Extract to read:
Direct injection of synthetic Growth Factors and Cytokines can be useful but, because the life cycle of these substances is short, repeated injections may be required. This is uncomfortable and increases the risk of infection. Because of this drawback, new techniques have been sought to deliver these substances to the injury site.

Gene therapy is a method whereby the genetic material of Growth Factors and Cytokines are removed from the injured tissue, the genes are manipulated outside the body, packaged into a ‘vector' and re-injected into the target cells. This allows the continued production of these Growth Factors and Cytokines at the injury site.

The major concern about using the still developing gene therapy in sports injuries is safety. Whilst the risks of gene therapy may be acceptable for severe disorders such as cancer or cystic fibrosis, the risk of side effects may be unacceptably high in the treatment of sports induced soft tissue injury. The integration of vectors into the host may cause the gene to mutate. Abnormal regulation of cell growth, toxicity from chronic over production of the Growth Factor and Cytokines, and the threat of tumour formation are all theoretically possible, although no cases have as yet been reported. However, these side effects may not occur until years later.

Excerpted records:
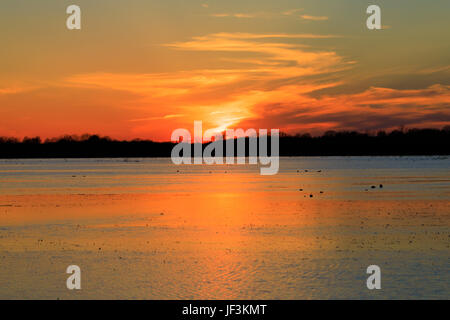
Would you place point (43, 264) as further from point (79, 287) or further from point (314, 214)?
point (314, 214)

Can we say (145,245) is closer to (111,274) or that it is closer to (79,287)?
(111,274)

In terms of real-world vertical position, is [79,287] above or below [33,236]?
below

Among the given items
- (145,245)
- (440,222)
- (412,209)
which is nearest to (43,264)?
(145,245)

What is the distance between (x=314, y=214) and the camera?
25.0m

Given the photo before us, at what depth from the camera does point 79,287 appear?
1252cm

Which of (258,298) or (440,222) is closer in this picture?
(258,298)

Required actions:
**1.** In the text on treating sports injuries with Growth Factors and Cytokines, why were new techniques sought for delivering these substances to the injury site? Answer in one to three sentences.
**2.** Carry the text on gene therapy for sports injuries forward from its last sentence.
The rows are not needed for either task.

Answers in order:
**1.** Synthetic Growth Factors and Cytokines have a short life cycle, so direct injection may have to be repeated. Repeated injections are uncomfortable and increase the risk of infection, and this drawback led to the search for new delivery techniques.

**2.**
Due to these potential risks, other techniques are being used to try and deliver increased Growth Factors and Cytokines to the injury site. One technique, evolved from Oral and Maxillofacial surgery, involves the laboratory production of 'Platelet Rich Plasma' (PRP) which is blood with a high concentration of Platelets (irregular shaped cells in the blood that form blood clots). Platelets are the source of one Growth Factor that is part of the healing process – Platelet Derived Growth Factor (PDGF).

Platelet Rich Plasma is derived by taking a sample of the patient's blood and subjecting it to a centrifugal force by spinning it very fast in a device called a centrifuge. The machine spins the blood at about 6000rpm, before being slowed to 2500rpm. This separates the constituent parts of the blood allowing the PRP to be 'harvested'.

Blood counts have shown that this method of preparation increases the number of platelets by 300% to 700%, leading to a 7 to 30 fold increase in Platelet Derived Growth Factor. This harvested Platelet Rich Plasma is then re-injected into the injury site in an attempt to optimise tissue healing.